La construcción era una imagen de cohabitación; evocaba la necesaria presencia de un cierto número de entes para configurar un todo. Ninguna piedra era prescindible. Todas tenían su lugar, su espacio. Pero no actuaban solas sino que se disponían en filas. Formaban corros que se apoyaban los unos sobre los otros, círculos armónicos y completos superpuestos. La disposición de las piedras evocaba el esfuerzo de trabazón, la cesión de independencia en favor del conjunto de cada bloque. Ninguna piedra destacaba, salvo quizá la piedra de clave, la cual, no obstante, necesitaba de todas las demás para alzarse y completar la obra, dotándola de una unidad, de vida. El mismo sustantivo “clave” da la nota: la última  piedra que corona y da sentido a la edificación solo puede alzarse y situarse si la armonía preside la disposición previa de las piedras, si estás están predispuestas a sostenerla. La ligazón entre las piedras no puede chirriar, el hilo que las une no debe romperse. Las piedras otorgaban un armazón, una osamenta a las primeras cabañas, convertidas así en organismos vivientes, en hijas de la tierra. Se desconoce la función de las primeras construcciones de piedra, pero relieves de animales tallados en grandes monolitos de piedra (como en el yacimiento paleolítico de Gobekli Tepe, en el suroeste de Turquía, cabe la frontera con Iraq)  sugieren que estas construcciones tuvieron que ser salas comunales en los que quizá se practicaran rituales, o se tomaran decisiones que regularan la vida nómada de los clanes. La falta de residuos orgánicos (huellos, espinas, etc.) es una prueba del uso esporádico de esas construcciones. Nadie tuvo que morar permanentemente en ellas.
Piedras rudas, agrestes, tan solo formadas por las contracciones de la tierra y el viento, aun no marcadas, talladas, reducidas a sillares, todos idénticos. Piedras toscas, extraídas de la tierra. Poseen aristas, formas irregulares y caprichosas, o así parece, irreductibles a formas prestablecidas, conocidas. Cada piedra es distinta, cada una tiene el tamaño que le corresponde y, sin embargo, encaja junto a las demás. Lima las diferencias sin perder su individualidad. Las aristas, que dificultan que las piedras sean recogidas o desplazadas, son las que permiten que se soporten, se aguanten mutuamente, y no rehuyan mantenerse unidas. Los cantos no se dejan manipular. Tienen una dureza, casi un orgullo mineral. La piedra es fría, inflexible; y sin embargo, generosa, pues acepta que el muro sea construido. La piedra no flaquea, no se retira, aguanta; el muro no se derrumba, ni cede siquiera. Cada piedra se reconoce, se sabe de dónde procede. No ha sufrido manipulación, corte alguno. Encaja porque quiere, no porque haya sido igualada, puesta en cintura. No se la ha pulido, no ha perdido su carácter. Existe un cierto juego entre las piedras. No parecen doblegadas, aplastadas. El aire circula entre las juntas. Éstas son visibles, visitables. Las piedras se tocan, pero tienen “su” espacio (vital). Conservan la forma que el tiempo les ha proporcionado. No forman filas, no están encuadradas. Las grietas no ponen en peligro la protección que el conjunto ofrece. Por el contrario, permiten que el interior “respire”, que se comporte como un organismo vivo y libre.

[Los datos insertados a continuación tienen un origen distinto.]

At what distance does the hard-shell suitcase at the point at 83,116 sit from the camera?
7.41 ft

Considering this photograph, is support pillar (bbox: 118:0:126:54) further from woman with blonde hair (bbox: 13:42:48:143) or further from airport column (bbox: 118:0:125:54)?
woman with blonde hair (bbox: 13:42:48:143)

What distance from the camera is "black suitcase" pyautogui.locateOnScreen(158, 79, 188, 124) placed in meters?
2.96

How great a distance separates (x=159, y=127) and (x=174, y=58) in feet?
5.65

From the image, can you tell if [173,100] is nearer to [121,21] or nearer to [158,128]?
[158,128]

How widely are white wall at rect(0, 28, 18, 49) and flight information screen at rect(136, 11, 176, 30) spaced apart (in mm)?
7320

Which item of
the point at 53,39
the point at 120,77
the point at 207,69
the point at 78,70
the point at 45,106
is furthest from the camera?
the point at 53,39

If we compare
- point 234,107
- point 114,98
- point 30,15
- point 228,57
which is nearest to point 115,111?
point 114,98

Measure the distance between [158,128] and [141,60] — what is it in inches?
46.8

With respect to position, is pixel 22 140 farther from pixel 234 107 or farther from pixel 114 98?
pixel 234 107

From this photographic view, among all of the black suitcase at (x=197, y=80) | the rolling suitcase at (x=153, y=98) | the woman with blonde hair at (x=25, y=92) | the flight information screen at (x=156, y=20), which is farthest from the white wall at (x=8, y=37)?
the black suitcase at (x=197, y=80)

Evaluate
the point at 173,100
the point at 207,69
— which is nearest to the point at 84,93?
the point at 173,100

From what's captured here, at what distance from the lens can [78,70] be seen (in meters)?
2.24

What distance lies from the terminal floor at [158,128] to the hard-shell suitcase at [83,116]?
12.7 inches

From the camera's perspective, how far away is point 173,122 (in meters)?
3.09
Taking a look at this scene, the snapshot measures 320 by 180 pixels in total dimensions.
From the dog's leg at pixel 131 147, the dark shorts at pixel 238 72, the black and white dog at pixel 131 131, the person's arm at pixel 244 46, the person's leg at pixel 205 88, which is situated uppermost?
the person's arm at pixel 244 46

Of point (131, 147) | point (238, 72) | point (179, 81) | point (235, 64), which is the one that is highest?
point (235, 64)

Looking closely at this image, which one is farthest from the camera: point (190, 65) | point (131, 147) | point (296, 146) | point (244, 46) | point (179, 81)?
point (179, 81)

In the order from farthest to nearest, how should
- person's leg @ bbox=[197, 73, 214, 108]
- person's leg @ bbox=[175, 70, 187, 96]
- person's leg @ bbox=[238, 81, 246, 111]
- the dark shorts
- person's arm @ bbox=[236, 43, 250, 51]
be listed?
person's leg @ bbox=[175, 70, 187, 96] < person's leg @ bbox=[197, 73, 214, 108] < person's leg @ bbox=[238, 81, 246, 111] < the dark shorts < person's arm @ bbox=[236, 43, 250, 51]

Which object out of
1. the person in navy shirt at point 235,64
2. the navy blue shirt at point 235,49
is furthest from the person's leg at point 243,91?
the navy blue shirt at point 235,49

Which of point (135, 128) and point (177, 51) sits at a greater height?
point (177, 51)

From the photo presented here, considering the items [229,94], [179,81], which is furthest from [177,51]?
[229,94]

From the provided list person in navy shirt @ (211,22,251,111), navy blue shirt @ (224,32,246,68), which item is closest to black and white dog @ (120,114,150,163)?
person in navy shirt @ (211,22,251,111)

Santuarios o salas “públicas”, las primeras construcciones de piedra de la historia estaban cubiertas por bóvedas líticas. Solían poseen dos aberturas tan solo: un acceso, y un óculo en la cúpula. La puerta, baja y angosta, comunicaba con la tierra, facilitaba el encuentro y el intercambio entre humanos; el óculo perfecto, en cambio, coronaba el espacio y lo conectaba con el cielo. El cielo recortado nítidamente, con toda su intensidad, sin que la vista se viera distraída por otras formas, solo podía observarse desde el interior de la choza. El cielo como ente perfecto, esto es, circular,  se reconocía –y era reconocido- gracias a la apertura practicada en lo alto de la cúpula. Alzando la vista, el ánima se alzaba.
Cuando, en la Edad de Bronce, se organizaron los primeros panteones, los óculos y las bóvedas en las que se abrían tuvieron, seguramente, resonancias cósmicas. Enmarcaban el cielo y permitían el contacto con él. Las columnas de humo de los hogares situados en el centro de las chozas, que ascendían hacia lo alto a través del óculo, constituían tanto escaleras como pilares que sustentaban el cielo y lo unían con las profundidades. La cabañas eran, pues, construcciones esenciales, ya que, gracias a que permitían que el cielo y la tierra se miraran, armaban fuertemente el cosmos, impidiéndole retornar al caos, o separarse en distintos niveles que ya no podrían constituir un universo. Las bóvedas posiblemente fueran consideradas como imágenes o dobles del cielo. La cabaña, entonces, pudo ser juzgada como una imagen del cosmos: en ella se unían el subsuelo y el suelo, un espacio intermedio, y el cielo. Todas las propiedades, y todos los sinsabores del mundo se transfirieron a –resonaron en- las primeras chozas de piedra. Protegían, pero también encerraban. Eran tanto lugares de recogimiento cuanto cárceles.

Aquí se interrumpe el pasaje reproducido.